**AUFGABEN**
1. Ersetzen Sie im Text zum Search-Fund-Modell im Abschnitt von "Quantitative Einordnung des" bis "angesichts aktueller Fallzahlen." das Wort "Searcher" durch "Suchender", und geben Sie diesen Abschnitt vollständig wieder.
2. Mit wie vielen Jahren rechnet man laut dem Text zum Search-Fund-Modell normalerweise für die Suche nach einem passenden Unternehmen?
3. Schreiben Sie den Text zum Search-Fund-Modell im Anschluss an seinen letzten Satz weiter.

**TEXTAUSZUG**

Profil: Investor beim Search-Fund-Modell

Normalerweise rechnet man in der Praxis des Search-Fund-Modells mit 2-3 Jahren für die Suche nach einem passenden Unternehmen, das eine Nachfolge sucht. Dazu kommen eine Übergangszeit für letztlich ergebnisoffene Verhandlungen sowie eine Einarbeitungsphase. Es vergehen also mehrere Jahre, bevor die Übernahme eines Unternehmens vollzogen ist. Das hierfür entsprechend nötige Engagement geht deutlich über das aus der Start-up-Szene bekannte Maß von Business Angels hinaus. Der oder die Investoren eines Search Funds planen über lange Zeiträume mit Priorität auf langfristigen, dann aber dauerhaften Profit.

Quantitative Einordnung des Search-Fund-Modells

An diesem Punkt könnte die Schlussfolgerung lauten: Jeder scheidende Unternehmensinhaber und -leiter sollte sich glücklich schätzen, wenn ein Searcher mit so engagierten Investoren im Gepäck auf ihn zutritt. Und manche Artikel zu diesem Thema erwecken beinahe den Eindruck, dass hier plötzlich eine „neue Hoffnung“ für den deutschen Mittelstand auf der Bildfläche erschienen ist. Was theoretisch überzeugend anmutet, erfährt aber erst mal eine drastische Ernüchterung angesichts aktueller Fallzahlen.

**BEREITGESTELLTES MATERIAL**

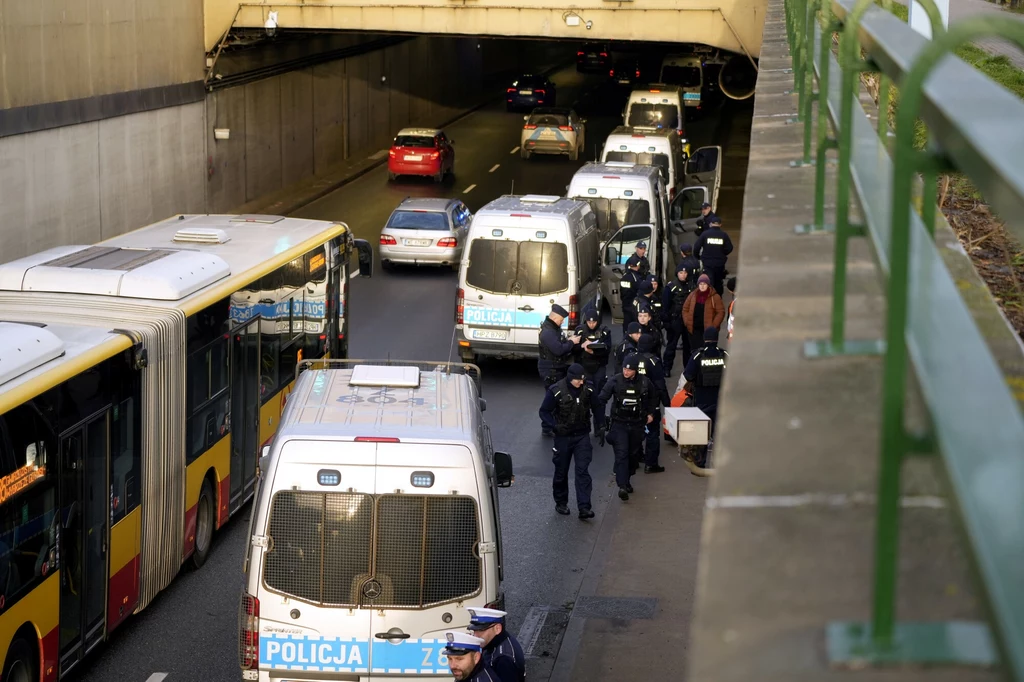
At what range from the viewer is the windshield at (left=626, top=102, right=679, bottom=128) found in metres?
42.6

**LÖSUNGEN JE AUFGABE**
1.
Quantitative Einordnung des Search-Fund-Modells

An diesem Punkt könnte die Schlussfolgerung lauten: Jeder scheidende Unternehmensinhaber und -leiter sollte sich glücklich schätzen, wenn ein Suchender mit so engagierten Investoren im Gepäck auf ihn zutritt. Und manche Artikel zu diesem Thema erwecken beinahe den Eindruck, dass hier plötzlich eine „neue Hoffnung“ für den deutschen Mittelstand auf der Bildfläche erschienen ist. Was theoretisch überzeugend anmutet, erfährt aber erst mal eine drastische Ernüchterung angesichts aktueller Fallzahlen.

2. Man rechnet normalerweise mit 2-3 Jahren.

3.
Eine jährliche Studie der IESE EIC Business School der Universität von Navarra (Spanien) begann 1992 diese zu ermitteln. Aktueller Stand: 2018. Wir sprechen also von einem Zeitraum von jetzt 26 Jahren und einem weltweiten Einzugsgebiet – wobei die Studie Länder wie die USA, Kanada, Russland oder Australien nicht berücksichtigt. Für den Rest der Welt werden für das Jahr 2017 ganze 21 existierende Search Funds ausgewiesen. Letzter Stand der erfolgreichen Abschlüsse: 9.

Search-Fund-Modell bietet neue Denkanstöße und Perspektiven

Ganz so einfach, wie es vielleicht manchmal bei Impulsvorträgen auf Kongressveranstaltungen verkauft wird, scheint das Search-Fund-Modell also nicht zu realisieren zu sein. Die Ursachenforschung steckt noch in Anfängen.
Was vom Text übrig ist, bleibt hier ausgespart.